•Bölüm şarkısını kesinlikle dinleyin. Tavsiyedir dinlemeyenler için :)
Katil olmak...
Yiğit'in sözleri üzerine bu iki kelime bende daha anlamlı olmuştu. Daha birkaç gün öncesine kadar beni terk ettiğini düşündüğüm adam şimdi yarı ayık bir halde alnı alnıma yaslı bir şekilde karşımda duruyordu.
Yiğit'in yanağına elimi uzattığımda kollarını belime dolamıştı. Yüzünü yüzüme yaklaştırıp burunlarımızı birbirine sürttüğünde huylanmış, kendimi bir an gülerek bulmuştum.
"İşte bundan hoşlanıyorum." dedi Yiğit aramızda santimler bile olmayan dudaklarının arasından.
"Neyden?" dedim bende hala gülerken.
"Bundan." dedi Yiğit bu sefer gülerken dudaklarımın ucunda oluşan kıvrımları öperken.
Hava, üzerimdeki elbise düşünürsek buz gibiydi ama şuanda resmen yanıyordum.
"Yaprak ile aranda ne var?" dedim ortamın güzelliğini bozarak. Ama merak ediyordum işte.

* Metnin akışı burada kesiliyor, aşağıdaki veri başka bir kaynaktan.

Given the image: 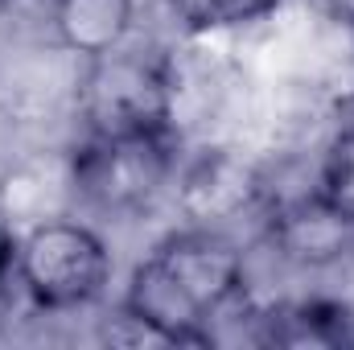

"Sen varsın." dedi bu sefer Yiğit.
"Ne demek ben varım?"
Tanrı'm bu çocuk edebiyat yapmayı cidden çok seviyordu. Ne olurdu sanki anlayabileceğim bir dil üzerinden konuşsaydık?
"Sen varsın işte. Her yerde her şeyde sen varsın. Başkası yok."
Utançla başımı eğdiğim sırada Yiğit yüzüne bakmam için çenemi tuttu.
"Kıs-kan-ma." dedi bu sefer her hecede dudağıma öpücükler kondurarak.
Gülmüştüm. Kollarımı beline doğru doladığım sırada barın kapısında Serkan belirdi.
"Abi nerdesiniz siz? Her yerde sizi aradık." dedi.
"Serkan, içerinden Yiğit'in arabasının anahtarlarını getirir misin? Sarhoş da biraz." dedim Yiğit'i biraz daha üstümde tutmaya çalışarak.
"Ben sarhoş değilim." dedi Yiğit.
Klasik sarhoş kafası işte.
"Neyse tamam dur hallediyorum." deyip içeri girdi Serkan Yiğit'e aldırış etmeden.
Her ne kadar inkar etse de ayakta duramıyordu işte belliydi. Serkan çok bekletmeden anahtarları alıp yanımıza geldi. Arabanın yerini biliyordu, bu yüzden Yiğit'i kollarımın arasından kendi yanına çekip yürümeye koyuldu. Bende hemen içerinden çantamı alıp yanlarına gitmiştim.
Serkan, Yiğit'i yavaşça sürücü koltuğunun yanına bırakırken bende direksiyonun başına geçtim.
Bu zamana kadar böylesine pahalı bir araba kullanmamıştım. Kahve, deri koltuğa daha da gömülürken arabayı çalıştırdım. Yiğit koca bir bebek gibiydi. Kumral saçları biraz uzamış, alnına düşmüştü. Kafasını cama yaslamış bir şeyler sayıklıyordu. Ama anlayamıyordum.
O uyuklarken bende şarkı mırıldanmaya başlamıştım. Aklıma gelen ilk şarkı nedense Yüksek Sadakat - Döneceksin Diye Söz Ver olmuştu. Şarkının nakaratını bitirdiğim sırada boğazımı biraz ıslatmak için yan tarafımdaki suya doğru uzandım.
"Devam etsene." dedi Yiğit gözleri kapalı bir şekilde.
Beni mi dinliyordu bunca zamandır?
"Sen uyumamış mıydın?" dedim suyu tekrar yerine koyarken.
"I-ı. Sensiz uyuyamıyorum." dedi yine gözleri kapalıyken.
Bu cümlesi beni her ne kadar mutlu etmiş olsa da beni öylece bırakıp gittiği zamanı unutturmuyordu işte. Bu sözü üzerine sessiz kalmayı tercih ettiğimde konuşan yine Yiğit olmuştu.